_Records for this exercise_
----------
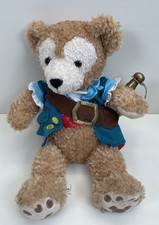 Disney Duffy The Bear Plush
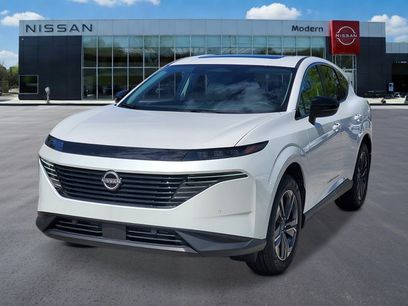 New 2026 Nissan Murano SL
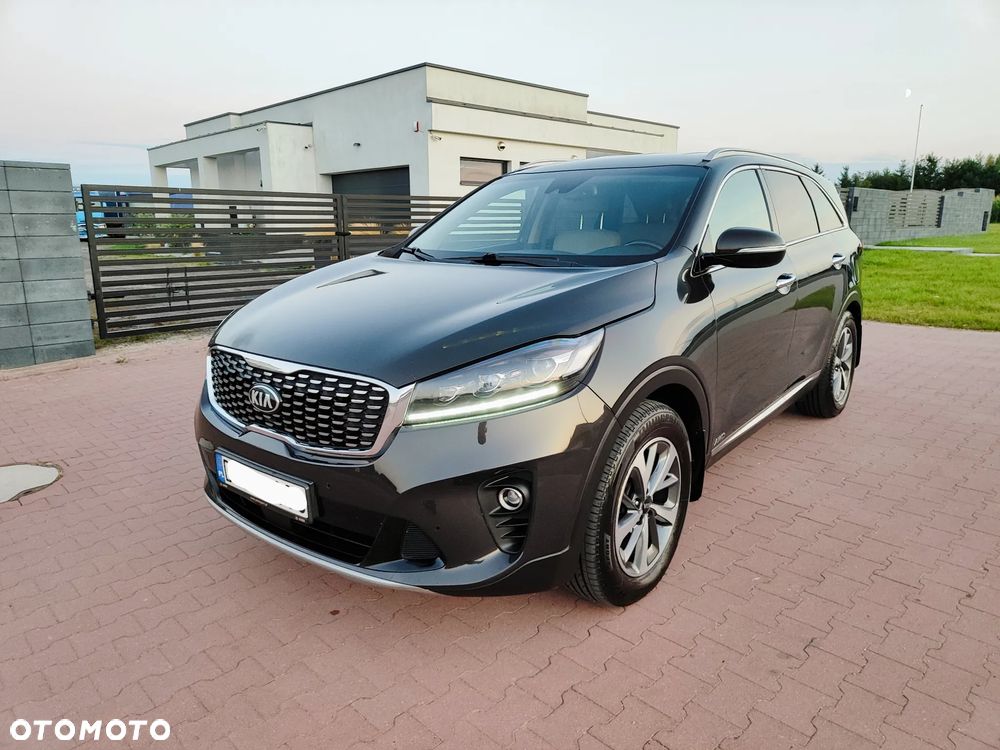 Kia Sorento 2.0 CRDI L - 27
----------
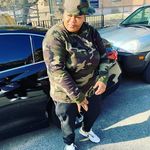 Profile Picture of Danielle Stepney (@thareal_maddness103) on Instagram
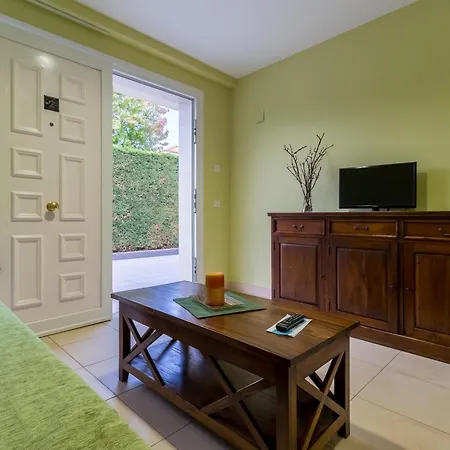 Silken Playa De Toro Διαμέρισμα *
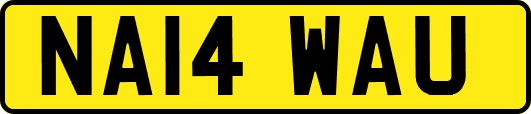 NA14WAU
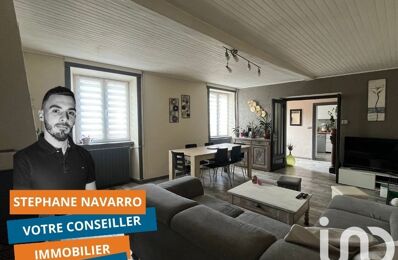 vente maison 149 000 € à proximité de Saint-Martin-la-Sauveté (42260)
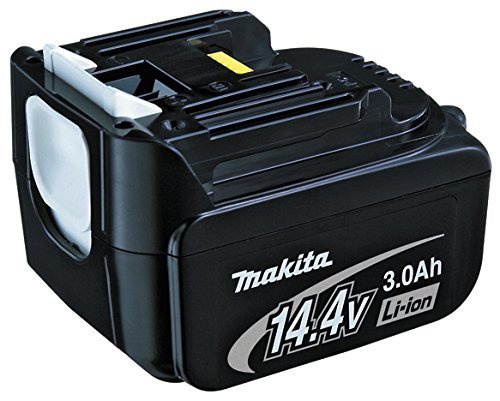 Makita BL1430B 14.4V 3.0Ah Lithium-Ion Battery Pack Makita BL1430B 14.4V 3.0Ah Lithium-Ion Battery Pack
----------
_Exercise aim_
Duplicate each line of the material, starting with the line that contains "Profile Picture of" and continuing through the line that contains "Makita BL1430B 14.4V 3.0Ah Lithium-Ion Battery Pack Makita", with both of those lines included. Leave out the pictures.

_Task solution_
 Profile Picture of Danielle Stepney (@thareal_maddness103) on Instagram
 Silken Playa De Toro Διαμέρισμα *
 NA14WAU
 vente maison 149 000 € à proximité de Saint-Martin-la-Sauveté (42260)
 Makita BL1430B 14.4V 3.0Ah Lithium-Ion Battery Pack Makita BL1430B 14.4V 3.0Ah Lithium-Ion Battery Pack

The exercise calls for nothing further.